Washington — Presiden Amerika Serikat Donald Trump menandatangani perintah eksekutif pada Kamis (7/8/2025) yang membuka jalan bagi aset alternatif seperti kripto, ekuitas swasta, dan real estat untuk dimasukkan ke rekening pensiun 401(k) dan program serupa.
Langkah ini mengarahkan Komisi Sekuritas dan Bursa (SEC) untuk memfasilitasi penggunaan aset alternatif dalam investasi pensiun, memberi akses yang sebelumnya hanya tersedia bagi investor kaya dan lembaga besar. Gedung Putih menyebut kebijakan ini bertujuan memberi pekerja AS lebih banyak pilihan investasi demi masa pensiun yang lebih aman secara finansial.
Kebijakan tersebut disambut positif oleh raksasa keuangan seperti BlackRock dan KKR yang menilai diversifikasi ini dapat meningkatkan imbal hasil dan melindungi investor saat pasar melemah. Namun, para kritikus memperingatkan risiko lebih tinggi karena aset alternatif cenderung tidak likuid, berbiaya tinggi, dan minim transparansi.
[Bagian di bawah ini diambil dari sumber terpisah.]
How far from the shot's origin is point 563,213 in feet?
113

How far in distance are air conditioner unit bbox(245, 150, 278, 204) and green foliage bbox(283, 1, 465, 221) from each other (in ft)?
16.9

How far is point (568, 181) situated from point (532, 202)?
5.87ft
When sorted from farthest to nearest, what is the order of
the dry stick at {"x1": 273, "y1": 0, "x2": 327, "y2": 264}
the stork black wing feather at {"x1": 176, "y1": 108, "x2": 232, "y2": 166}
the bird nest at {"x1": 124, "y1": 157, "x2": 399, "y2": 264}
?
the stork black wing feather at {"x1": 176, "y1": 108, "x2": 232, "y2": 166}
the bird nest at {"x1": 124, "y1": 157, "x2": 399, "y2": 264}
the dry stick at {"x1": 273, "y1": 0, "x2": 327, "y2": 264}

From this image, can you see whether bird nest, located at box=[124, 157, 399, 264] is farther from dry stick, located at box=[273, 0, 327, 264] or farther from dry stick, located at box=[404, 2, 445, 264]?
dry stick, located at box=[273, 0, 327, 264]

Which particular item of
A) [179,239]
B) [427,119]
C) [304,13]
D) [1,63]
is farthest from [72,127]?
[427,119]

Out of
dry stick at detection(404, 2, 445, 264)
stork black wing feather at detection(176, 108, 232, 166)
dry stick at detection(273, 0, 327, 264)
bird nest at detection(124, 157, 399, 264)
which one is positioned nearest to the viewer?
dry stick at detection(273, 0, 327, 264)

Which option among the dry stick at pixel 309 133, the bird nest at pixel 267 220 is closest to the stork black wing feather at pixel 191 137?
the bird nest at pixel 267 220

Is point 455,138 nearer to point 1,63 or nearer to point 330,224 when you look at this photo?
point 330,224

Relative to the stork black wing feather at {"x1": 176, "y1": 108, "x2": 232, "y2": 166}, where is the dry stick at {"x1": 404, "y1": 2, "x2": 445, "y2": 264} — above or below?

Pasar kripto merespons positif. Data CoinMarketCap mencatat Bitcoin naik 1,46% menjadi USD 116.626 (sekitar Rp 1,89 miliar), Ethereum naik 4,53% ke USD 3.893, sementara XRP melonjak 11% dalam 24 jam terakhir. Saham Coinbase dan Robinhood juga menguat di perdagangan pra-pasar.
Departemen Tenaga Kerja diberi waktu 180 hari untuk meninjau aturan terkait sebelum penerapan penuh. Perubahan ini diperkirakan tidak akan langsung terasa, tetapi dipandang sebagai pergeseran besar dalam kebijakan investasi pensiun di AS.